- [Text excerpt]
○ ○ ○ ○ ○

Arlington is among the country’s least politically open-minded counties, according to new polling published in The Atlantic.
The magazine partnered with polling company PredictWise to rank all 3,000 U.S. counties on an interactive map published today (Monday) by how much “partisan prejudice” citizens from the areas expressed. PredictWise is run by economist David Rothschild and is dedicated to “help progressive change-makers,” per its website.
Counties were ranked based off of surveys of 2,000 respondents who were asked questions such as, how they felt about family members marrying across the political aisle, and whether Democrats or Republicans were “selfish, compassionate, or patriotic.” PredictWise then combined the data was combined with county “voter files” that record voter turnout and registration. The result is a heat map ranking every county from “less prejudiced” to “more prejudiced.”
The polling places Arlington County in the most “prejudiced” category of the map. Not only that, but the polling data ranked Arlington in the 100th percentile of most prejudiced counties — that’s higher than Alexandria (99th percentile), D.C. (98th percentile of most prejudiced), Prince William (81 percentile), and Fairfax (95 percentile.) The least prejudiced county in the Greater Washington Area area is St. Mary’s County which was ranked at the 52nd percentile, meaning 48 out of 100 counties have more politically divided citizens.
PredictWise found that demographic variables like age, race, education, and proximity to cities correlated with the amount of prejudice in a county. They reported predicted more prejudice in communities that are whiter, older, urban, and more highly educated.
A subsequent poll showed that Arlington also ranked in the highest category for Democrats being dismissive of Republicans. But a third poll indicated Arlington’s Republicans are not very dismissive of Democrats — bucking a national trend showing Republicans are more dismissive of Democrats on average.
PredictWise co-founder and Chief Science Officer Tobias Konitzer tweeted that polling project is “data-driven ethnography” that “opens healthy debate.”
One last larger point: What I love about the story (yes, I am biased) is its method of data-driven ethnography – not aware of many pieces nowadays that can say that – to get at incredibly complex problem. It opens healthy debate, and beats every @nytimes Ohio diner story! https://t.co/dA1jOHUMEW
— tobias konitzer (@KonitzerTobias) March 4, 2019
The area of the country PredictWise’s data deemed the most politically close-minded was Suffolk County, Massachusetts. The most open-minded was Watertown, New York.

○ ○ ○ ○ ○

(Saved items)
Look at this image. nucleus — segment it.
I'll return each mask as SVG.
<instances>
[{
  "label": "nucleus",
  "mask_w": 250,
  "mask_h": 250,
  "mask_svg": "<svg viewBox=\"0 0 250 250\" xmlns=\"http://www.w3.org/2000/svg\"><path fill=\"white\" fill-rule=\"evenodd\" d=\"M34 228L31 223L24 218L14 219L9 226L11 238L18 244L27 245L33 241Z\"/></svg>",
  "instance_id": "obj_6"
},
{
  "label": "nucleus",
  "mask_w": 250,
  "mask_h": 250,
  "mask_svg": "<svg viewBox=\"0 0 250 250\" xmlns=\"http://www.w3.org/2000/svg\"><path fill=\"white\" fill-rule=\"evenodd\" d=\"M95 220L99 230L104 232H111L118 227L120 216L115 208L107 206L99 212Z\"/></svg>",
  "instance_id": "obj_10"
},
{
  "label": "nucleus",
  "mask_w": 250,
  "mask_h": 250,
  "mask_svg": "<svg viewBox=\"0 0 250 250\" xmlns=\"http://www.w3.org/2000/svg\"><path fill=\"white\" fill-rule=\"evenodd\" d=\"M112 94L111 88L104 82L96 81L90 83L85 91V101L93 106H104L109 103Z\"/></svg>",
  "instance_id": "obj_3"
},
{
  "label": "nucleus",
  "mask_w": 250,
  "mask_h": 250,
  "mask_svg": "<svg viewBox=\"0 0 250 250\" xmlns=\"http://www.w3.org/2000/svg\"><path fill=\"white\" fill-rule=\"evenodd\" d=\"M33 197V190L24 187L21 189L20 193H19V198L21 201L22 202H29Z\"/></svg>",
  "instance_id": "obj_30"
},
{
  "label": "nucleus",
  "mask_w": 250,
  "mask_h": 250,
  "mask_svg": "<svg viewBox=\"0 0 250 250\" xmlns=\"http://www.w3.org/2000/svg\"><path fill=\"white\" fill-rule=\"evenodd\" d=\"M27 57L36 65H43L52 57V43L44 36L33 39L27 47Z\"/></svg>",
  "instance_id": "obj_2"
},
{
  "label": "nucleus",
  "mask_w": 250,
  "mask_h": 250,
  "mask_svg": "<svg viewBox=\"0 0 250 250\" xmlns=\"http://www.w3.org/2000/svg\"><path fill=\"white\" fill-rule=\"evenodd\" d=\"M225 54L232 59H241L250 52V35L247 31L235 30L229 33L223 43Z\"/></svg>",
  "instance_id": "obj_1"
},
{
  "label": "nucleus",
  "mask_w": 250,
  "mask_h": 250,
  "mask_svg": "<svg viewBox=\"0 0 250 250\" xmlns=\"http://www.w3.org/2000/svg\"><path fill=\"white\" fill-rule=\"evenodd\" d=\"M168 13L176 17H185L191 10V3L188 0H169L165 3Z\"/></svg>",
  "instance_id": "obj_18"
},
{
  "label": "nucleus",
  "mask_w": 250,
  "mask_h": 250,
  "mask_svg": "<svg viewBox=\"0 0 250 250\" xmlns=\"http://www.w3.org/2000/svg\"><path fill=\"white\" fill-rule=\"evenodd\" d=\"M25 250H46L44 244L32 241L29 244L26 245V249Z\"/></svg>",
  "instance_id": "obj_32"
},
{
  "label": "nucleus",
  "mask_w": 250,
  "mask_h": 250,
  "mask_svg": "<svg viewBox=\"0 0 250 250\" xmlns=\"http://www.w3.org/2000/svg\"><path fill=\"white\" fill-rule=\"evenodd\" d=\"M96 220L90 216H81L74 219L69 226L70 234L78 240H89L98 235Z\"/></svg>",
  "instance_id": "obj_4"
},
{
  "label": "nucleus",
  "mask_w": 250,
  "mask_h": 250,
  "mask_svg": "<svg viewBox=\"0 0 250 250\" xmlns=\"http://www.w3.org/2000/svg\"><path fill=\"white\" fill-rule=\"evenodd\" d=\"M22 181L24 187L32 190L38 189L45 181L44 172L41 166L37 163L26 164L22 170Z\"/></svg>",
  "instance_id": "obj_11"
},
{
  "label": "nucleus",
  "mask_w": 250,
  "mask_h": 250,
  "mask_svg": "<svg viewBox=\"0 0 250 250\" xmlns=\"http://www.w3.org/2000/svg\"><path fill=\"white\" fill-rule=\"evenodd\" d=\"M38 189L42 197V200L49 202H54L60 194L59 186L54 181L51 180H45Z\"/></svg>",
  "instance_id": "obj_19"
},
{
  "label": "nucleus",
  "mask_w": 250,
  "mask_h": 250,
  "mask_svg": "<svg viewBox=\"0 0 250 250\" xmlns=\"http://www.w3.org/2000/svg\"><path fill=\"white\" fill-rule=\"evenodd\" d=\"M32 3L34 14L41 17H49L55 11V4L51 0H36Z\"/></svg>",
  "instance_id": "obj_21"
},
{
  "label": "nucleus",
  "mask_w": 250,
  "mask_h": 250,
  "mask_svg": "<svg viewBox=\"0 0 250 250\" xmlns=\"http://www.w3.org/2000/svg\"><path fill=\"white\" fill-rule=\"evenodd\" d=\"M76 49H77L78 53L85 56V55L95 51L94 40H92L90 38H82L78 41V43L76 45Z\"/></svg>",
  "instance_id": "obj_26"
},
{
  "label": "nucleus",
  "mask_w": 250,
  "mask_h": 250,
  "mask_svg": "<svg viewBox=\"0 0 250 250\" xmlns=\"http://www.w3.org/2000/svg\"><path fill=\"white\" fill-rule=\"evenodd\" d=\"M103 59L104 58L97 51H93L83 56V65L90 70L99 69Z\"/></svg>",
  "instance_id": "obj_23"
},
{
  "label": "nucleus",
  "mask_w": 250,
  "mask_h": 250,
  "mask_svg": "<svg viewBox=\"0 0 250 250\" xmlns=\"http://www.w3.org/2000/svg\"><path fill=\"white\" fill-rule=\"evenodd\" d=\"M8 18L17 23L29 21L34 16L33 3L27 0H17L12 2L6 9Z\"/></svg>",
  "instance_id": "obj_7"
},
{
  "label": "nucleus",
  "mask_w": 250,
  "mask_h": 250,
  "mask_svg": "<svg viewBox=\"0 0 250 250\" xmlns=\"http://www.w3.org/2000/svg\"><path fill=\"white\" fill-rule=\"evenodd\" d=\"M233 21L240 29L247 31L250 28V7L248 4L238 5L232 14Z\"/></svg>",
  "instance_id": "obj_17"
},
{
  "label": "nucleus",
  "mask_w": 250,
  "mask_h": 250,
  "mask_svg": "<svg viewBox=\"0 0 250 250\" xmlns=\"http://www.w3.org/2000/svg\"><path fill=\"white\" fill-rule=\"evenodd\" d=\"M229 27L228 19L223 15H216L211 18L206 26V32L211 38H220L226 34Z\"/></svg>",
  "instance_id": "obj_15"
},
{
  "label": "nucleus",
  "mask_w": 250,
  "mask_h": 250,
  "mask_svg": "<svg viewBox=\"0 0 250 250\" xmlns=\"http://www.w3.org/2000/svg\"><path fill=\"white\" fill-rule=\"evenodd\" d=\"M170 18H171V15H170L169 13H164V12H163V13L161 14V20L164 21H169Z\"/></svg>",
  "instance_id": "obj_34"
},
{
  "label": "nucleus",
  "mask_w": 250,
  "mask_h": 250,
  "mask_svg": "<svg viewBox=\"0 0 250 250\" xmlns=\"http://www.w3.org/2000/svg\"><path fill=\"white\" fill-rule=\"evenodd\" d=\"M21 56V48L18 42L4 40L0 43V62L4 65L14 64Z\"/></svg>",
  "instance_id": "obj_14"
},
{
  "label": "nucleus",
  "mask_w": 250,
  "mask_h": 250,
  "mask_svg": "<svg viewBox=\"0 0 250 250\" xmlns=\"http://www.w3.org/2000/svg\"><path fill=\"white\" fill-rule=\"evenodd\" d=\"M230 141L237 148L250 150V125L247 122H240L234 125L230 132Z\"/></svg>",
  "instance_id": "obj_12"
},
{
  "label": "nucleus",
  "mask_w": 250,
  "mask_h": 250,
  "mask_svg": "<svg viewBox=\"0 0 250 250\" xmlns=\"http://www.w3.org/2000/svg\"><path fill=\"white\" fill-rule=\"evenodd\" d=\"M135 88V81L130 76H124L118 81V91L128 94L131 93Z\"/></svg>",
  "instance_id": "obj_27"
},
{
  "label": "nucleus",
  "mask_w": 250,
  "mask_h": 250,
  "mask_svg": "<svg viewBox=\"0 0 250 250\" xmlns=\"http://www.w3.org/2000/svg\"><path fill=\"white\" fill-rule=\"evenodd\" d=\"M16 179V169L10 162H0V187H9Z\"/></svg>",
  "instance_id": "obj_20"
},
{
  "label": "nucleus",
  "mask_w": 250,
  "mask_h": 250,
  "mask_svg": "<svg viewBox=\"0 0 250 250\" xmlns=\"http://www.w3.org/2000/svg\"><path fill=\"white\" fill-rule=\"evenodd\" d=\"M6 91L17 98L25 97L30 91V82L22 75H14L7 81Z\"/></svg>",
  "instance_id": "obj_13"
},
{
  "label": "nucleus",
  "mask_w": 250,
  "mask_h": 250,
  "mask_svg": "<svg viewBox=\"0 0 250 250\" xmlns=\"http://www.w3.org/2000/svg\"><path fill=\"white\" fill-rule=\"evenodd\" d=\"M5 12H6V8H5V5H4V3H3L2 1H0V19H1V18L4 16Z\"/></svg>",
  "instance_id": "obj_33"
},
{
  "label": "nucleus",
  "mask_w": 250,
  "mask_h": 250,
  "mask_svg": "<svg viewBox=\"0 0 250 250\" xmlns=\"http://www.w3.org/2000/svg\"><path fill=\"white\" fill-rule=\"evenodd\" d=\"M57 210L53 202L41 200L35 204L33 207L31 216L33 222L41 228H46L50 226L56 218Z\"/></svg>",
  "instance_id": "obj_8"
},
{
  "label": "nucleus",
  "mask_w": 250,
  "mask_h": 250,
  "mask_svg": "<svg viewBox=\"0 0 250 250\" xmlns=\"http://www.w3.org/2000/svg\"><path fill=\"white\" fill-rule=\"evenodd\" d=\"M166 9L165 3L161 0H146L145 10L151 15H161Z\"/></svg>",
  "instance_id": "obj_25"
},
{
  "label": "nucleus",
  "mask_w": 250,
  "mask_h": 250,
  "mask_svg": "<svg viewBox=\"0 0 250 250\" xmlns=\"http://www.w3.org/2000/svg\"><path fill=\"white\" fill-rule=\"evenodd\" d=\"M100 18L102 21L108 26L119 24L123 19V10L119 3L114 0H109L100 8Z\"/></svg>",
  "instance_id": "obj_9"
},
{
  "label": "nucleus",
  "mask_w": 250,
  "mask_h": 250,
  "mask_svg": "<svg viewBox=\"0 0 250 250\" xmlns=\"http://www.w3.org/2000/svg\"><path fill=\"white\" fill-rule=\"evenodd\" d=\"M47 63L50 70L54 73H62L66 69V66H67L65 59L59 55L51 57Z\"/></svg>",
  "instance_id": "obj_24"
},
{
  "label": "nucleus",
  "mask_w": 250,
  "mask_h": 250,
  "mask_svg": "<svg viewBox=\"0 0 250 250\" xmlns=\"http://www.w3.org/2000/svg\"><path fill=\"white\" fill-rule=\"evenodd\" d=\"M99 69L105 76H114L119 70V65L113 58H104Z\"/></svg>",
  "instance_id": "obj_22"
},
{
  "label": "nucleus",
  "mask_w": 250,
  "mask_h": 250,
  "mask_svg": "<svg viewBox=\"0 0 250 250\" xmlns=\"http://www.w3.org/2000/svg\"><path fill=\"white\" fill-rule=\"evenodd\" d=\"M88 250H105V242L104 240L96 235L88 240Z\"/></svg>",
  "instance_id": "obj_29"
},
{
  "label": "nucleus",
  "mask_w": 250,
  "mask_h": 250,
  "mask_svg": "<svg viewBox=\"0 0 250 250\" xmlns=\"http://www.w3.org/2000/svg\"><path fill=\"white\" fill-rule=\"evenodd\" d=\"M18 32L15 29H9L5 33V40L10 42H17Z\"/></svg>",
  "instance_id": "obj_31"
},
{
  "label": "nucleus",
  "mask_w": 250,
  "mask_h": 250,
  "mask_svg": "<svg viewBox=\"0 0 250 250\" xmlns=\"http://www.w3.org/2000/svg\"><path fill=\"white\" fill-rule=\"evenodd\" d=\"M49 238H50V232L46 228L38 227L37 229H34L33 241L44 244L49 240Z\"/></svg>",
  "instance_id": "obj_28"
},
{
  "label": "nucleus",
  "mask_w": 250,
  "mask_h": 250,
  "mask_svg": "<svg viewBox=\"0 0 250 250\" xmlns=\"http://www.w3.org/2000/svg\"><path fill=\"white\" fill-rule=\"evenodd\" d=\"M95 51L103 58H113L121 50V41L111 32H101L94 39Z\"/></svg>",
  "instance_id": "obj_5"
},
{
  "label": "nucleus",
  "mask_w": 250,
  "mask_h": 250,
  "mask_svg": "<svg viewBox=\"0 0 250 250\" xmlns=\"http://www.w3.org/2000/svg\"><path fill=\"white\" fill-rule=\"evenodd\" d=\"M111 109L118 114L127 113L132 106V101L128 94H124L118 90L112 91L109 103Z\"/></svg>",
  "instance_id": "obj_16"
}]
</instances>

○ ○ ○ ○ ○

- [Activity] Turn the paragraph of the Arlington polling article that starts "A subsequent poll showed" into a short list that keeps its main facts. The listing isn't needed for anything here.

- [Solution to this exercise]
- A later poll placed Arlington in the highest category for Democrats being dismissive of Republicans.
- A third poll found that Arlington's Republicans are not very dismissive of Democrats.
- This goes against a national trend in which Republicans are, on average, more dismissive of Democrats.